祖父の家にはたくさんの骨董品が詰め込まれており、片付けをするにもかなりの手間がかかりそうです。
父や叔父など親戚の誰か1人でも祖父の跡を継いで骨董品について興味がある人がいればまた違ったのでしょうが、残念なことに誰1人としてそちらの趣味がなく、どれほどの価値があるのかまったく判らないままでした。
親戚一同頭を悩ませたもののどうしたらいいか判らないまま月日は経ち、空き家になっていた祖父の家をいよいよ処分しなければいけないという時期がやってきました。

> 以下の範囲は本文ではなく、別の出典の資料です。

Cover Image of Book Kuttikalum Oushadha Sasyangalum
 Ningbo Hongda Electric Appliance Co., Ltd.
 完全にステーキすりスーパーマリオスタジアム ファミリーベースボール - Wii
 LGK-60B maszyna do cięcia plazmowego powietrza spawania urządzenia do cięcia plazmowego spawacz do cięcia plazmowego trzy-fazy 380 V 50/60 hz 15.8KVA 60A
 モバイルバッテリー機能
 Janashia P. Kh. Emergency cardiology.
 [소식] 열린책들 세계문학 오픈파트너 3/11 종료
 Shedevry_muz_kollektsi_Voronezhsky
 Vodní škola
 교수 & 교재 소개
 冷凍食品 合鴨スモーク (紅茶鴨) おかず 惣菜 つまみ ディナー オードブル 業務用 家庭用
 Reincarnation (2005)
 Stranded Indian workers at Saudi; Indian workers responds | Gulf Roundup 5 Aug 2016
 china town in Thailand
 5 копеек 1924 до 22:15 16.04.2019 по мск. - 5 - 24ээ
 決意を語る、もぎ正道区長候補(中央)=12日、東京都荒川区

空き家を放置していては何かがあった時にご近所の方に申し訳が立ちませんし、親戚一同にとっても祖父の家がそのまま放置されているという心理的な負担があります。
祖父の家の処分は私たちにとって、大好きな家族とのお別れをするための最後の仕事でもありました。
空き家の処分自体はその後の土地の売却などを含めてとんとん拍子で進んだのですが、ここで問題になったのがあの骨董品についてです。
生前の祖父は焼き物や掛軸、絵画、ガラス製品などありとあらゆるものに手を出しており、一つ一つ処分を進めていくにはあまりにも膨大な時間がかかります。
祖父の家は地方にあって普段住んでいる自宅から行くには時間がかかり、片付けのために通うにも限界がありました。